Divine Guidance necessary to save mankind

The words that follow this magna carte of a religious freedom makes one truly appreciative of the greatness of the Holy Quran. It is stated, "the right way is indeed clearly distinct from error." The secret of man's eminence and his spiritual and moral development which lie in the freedom of will, are captured in these words. Allah has always clearly defined the right from the wrong way in order to save man from drifting, and losing his way. He has done this through the ages by sending His prophets and Books, but with the passage of time the Books were either lost or adulterated, and the example of the messenger forgotten or misrepresented. This system came to an end with the revelation of the Holy Quran to Prophet Muhammad because the guidance in the Holy Quran is in its most excellent form, and Allah guarantees to safeguard it against any form of corruption or alteration. Even the worst enemies of Islam acknowledge the purity of the text of the Holy Quran. Though the Holy Quran reached the four corners of the world about a millenium and a half ago, and has circulated since in many far flung and isolated communities, there is not a verse of the Holy Quran that has been altered anywhere. Similarly the sunnat (actions) of the Holy Prophet (peace and blessings of Allah be upon him) has been preserved, and the smallest detail of his life is recorded in numerous books of Hadith (sayings ). If any prophet deserves the title of being a prophet whose life has been recorded in a historical sense, the Holy Prophet Muhammad (peace and blessings of Allah be upon him) is certainly the one. If any doubt arises about the authenticity of some saying or action of the Holy Prophet, the Holy Quran provides us with a simple test. The Holy Quran states:

"Whoever obeys the Messenger, he indeed obeys Allah" (4:80).
This provides us with the test to authenticate any Hadith or Sunnah. The Holy Prophet (peace and blessings of Allah be upon him) followed the command of Allah, or in other words the Holy Quran to such a complete degree that if any doubt arises about a Hadith or a tradition, it can be judged from the Holy Quran. If it is in accordance with the Holy Quran, it is correct. If it goes against the Holy Quran, it is incorrect, for no saying or deed of the Holy Prophet was in contradiction of the Holy Quran.

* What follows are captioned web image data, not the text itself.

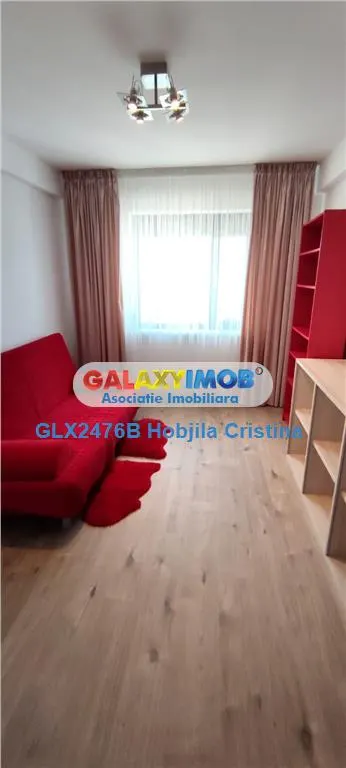 Inchiriere apartament 3 camere mobilat terasa 70 mp Baneasa Greenfield - foto 4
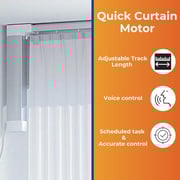 Smart Room Bundle - Smart Switches, Nature Mini Pro, Smart Control Panel, Curtain Motor Suite, DEFED Smart Station - Advanced Home Automation for Lighting, Climate, and Curtain Control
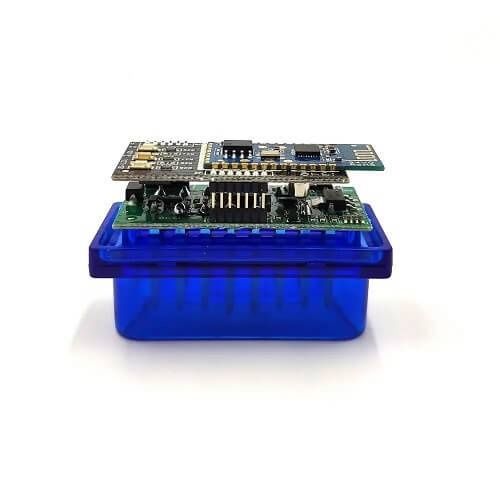 Сканер ELM327 mini 1.5v PIC18F25K80 Bluetooth (Дві плати) для Android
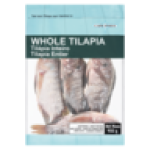 Frozen Whole Tilapia 900G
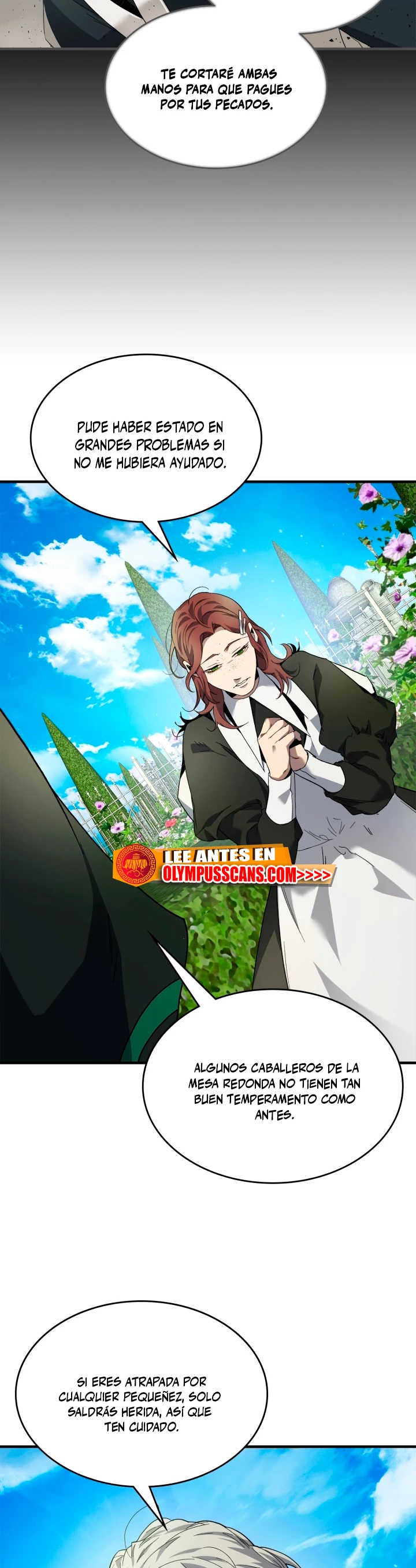 Nivelando Con Los Dioses > Capitulo 85 > Page 141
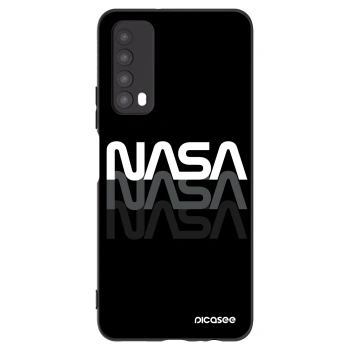 Picasee silikonový černý obal pro Huawei P Smart 2021 - NASA Triple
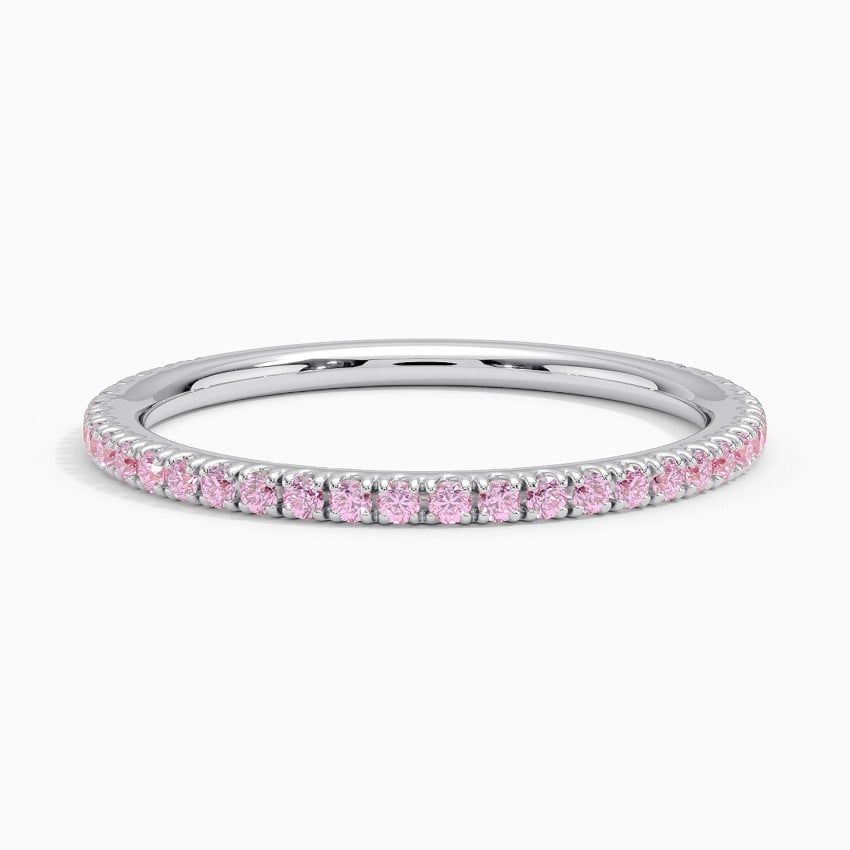 Luxe Ballad Pink Sapphire Ring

Holy Quran — a guidance with clear proofs

Not only is the Holy Quran a complete guide, but it also supports its guidance with rational arguments as stated in this verse:

"The month of Ramadan is that in which the Quran was revealed, a guidance to men and clear proofs of the guidance, and the Criterion (separating truth from falsehood)" (2:185).
If it invites towards the right path, it supports and proves its point with arguments. For example, the teaching of monotheism is supported by different arguments. Sometimes attention is drawn towards the testimony of all creation and sometimes towards that of man's own nature. At times, appeal is made to the intelligence of man, or he is reminded of the testimony provided by the prophets and the revealed scriptures. Another rational argument in support of monotheism is given in this verse:

"Nor is there with Him any (other) god — in that case would each god have taken away what he created, and some of them would have over-powered others. Glory be to Allah above what they describe" (23:91).
Even if men are real brothers, they tend to divide their property and separate in order to avoid future conflict. No country functions with two kings, two presidents, or two prime ministers. How can God be expected to share His Power, and be bound by limitations of shared arrangements? The concept of Trinity — three gods in one — is indeed very strange. We observe that two conjoined twins are in such great difficulty! If in reality there were three gods what would their condition be?